The best thing about editing CTOldHouse.com is that it has stretched my appreciation of period-related arts and crafts, frequently challenging my lifelong presuppositions. The end result, hopefully, is to take readers along on the ride to discovery.
In the magazine A Primitive Place I had come across a few American paintings by Christopher Gurshin that intrigued me. Not being an expert or a critic, I couldn’t put my finger on why these images tugged at me so insistently. I decided to call Christopher Gurshin at his studio in Glastonbury. When he answered the phone I was a bit nonplussed and was having a difficult time articulating my real question. “Rufus Porter!” he told me. “You have to check out Rufus Porter.”
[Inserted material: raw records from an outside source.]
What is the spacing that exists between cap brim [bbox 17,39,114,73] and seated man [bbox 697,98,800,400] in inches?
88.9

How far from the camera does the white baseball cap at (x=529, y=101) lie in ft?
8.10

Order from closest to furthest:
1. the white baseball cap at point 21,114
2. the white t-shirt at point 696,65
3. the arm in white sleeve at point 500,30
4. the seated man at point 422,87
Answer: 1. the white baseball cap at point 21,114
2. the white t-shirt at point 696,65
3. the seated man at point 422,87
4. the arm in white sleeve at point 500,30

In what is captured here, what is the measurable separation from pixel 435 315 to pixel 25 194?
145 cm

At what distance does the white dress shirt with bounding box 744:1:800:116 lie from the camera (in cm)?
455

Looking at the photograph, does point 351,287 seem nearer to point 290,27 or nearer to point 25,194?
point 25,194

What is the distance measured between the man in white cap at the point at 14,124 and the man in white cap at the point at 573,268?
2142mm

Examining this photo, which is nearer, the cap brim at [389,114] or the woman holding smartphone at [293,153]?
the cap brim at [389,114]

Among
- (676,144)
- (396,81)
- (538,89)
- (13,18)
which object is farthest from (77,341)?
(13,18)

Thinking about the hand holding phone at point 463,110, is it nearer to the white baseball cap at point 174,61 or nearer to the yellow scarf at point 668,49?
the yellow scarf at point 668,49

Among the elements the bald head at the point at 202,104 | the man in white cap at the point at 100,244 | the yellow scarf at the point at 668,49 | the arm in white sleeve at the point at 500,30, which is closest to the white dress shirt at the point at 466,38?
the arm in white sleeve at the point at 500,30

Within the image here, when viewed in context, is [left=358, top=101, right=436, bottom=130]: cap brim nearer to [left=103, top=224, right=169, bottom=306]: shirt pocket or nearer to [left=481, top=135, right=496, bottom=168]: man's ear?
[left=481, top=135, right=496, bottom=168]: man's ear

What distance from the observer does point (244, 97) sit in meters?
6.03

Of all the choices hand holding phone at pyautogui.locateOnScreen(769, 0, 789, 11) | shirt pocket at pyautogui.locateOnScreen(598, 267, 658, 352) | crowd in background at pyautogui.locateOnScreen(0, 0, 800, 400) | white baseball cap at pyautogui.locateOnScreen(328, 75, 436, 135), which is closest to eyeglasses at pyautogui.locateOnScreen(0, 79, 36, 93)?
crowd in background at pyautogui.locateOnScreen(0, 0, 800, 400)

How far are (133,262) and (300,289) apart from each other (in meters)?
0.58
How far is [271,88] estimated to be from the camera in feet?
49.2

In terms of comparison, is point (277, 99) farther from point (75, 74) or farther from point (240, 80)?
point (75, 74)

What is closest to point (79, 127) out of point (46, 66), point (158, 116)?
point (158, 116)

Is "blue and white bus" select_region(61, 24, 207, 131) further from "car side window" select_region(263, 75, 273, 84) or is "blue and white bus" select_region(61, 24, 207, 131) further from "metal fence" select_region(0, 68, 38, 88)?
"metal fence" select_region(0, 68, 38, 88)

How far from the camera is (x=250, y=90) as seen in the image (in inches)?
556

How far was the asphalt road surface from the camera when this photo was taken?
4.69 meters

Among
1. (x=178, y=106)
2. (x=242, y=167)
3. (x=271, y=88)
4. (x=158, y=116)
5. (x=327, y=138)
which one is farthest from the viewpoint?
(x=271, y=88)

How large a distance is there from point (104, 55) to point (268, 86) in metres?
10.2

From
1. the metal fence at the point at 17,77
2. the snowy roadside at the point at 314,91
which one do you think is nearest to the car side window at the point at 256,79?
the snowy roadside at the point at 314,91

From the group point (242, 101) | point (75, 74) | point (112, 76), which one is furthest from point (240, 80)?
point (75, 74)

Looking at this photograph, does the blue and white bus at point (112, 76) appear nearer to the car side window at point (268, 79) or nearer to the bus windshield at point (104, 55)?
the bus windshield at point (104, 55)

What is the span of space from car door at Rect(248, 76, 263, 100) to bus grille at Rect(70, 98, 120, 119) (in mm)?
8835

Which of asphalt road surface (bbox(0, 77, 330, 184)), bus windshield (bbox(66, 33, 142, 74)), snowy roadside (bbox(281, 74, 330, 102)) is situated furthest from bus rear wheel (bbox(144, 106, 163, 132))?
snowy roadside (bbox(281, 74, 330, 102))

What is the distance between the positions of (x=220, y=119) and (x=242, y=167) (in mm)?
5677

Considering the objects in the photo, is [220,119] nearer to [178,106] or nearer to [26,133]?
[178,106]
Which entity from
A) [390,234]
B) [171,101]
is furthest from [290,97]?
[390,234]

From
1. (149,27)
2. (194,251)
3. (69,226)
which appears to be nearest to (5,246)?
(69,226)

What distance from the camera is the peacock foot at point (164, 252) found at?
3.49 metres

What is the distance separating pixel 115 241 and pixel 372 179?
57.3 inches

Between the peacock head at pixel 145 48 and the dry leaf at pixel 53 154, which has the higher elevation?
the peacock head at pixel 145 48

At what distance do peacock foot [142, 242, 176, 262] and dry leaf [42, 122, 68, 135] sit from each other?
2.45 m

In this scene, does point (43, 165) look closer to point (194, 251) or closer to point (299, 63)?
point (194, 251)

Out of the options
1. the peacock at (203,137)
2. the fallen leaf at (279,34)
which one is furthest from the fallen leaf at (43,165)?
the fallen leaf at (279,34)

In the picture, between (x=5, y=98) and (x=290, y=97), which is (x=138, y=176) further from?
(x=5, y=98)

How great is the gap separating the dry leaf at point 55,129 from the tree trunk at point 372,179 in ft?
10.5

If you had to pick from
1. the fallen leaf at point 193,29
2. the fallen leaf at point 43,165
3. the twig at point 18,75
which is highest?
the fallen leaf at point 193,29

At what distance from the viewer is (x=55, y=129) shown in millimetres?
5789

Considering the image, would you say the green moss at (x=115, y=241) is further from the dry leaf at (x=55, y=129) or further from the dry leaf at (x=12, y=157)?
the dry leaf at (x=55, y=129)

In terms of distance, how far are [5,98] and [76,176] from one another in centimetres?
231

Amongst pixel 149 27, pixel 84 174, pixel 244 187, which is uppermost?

Rufus Porter, I found out, was a self-taught artist, inventor and editor who was born in Boxford, Massachusetts in 1792 and died in West Haven, Connecticut in 1884. During his lifetime he did everything from travel as an itinerant portrait and mural painter to founding Scientific American magazine. Amazon had a book for sale , Rufus Porter Rediscovered , written in 1968 by Jean Lipman of Wilton, who, along with Alice Winchester of Danbury , the former editor of The Magazine Antiques, had organized the landmark 1974 traveling exibit “The Flowering of American Folk Art.”
In her book on Porter, Jean Lipman calls him “an active crusader for an honest American tradition in painting.” She explains that he was “the first American to deliberately formulate, practice and promote the ‘natural’ as against the academic approach to painting; the first to point to the rich possibilities of design as opposed to academic realism; the first to see the homely beauty of rural American farms and villages as an unparalleled subject matter for American landscape painting…Porter suggested painting, and himself painted, not only the appearance but the very spirit of rural New England in his time.” The key to Rufus Porter, Lipman tells us, was his belief “That there is no differentiation between the practical and the fine arts. All painting was a simple, practical undertaking, whether it concerned a house, window shade, portrait or landscape.”
The late Americana painter Charles Wysocki brought Rufus Porter’s vision into the twentieth century, and Christopher Gurshin continues it into the twenty first.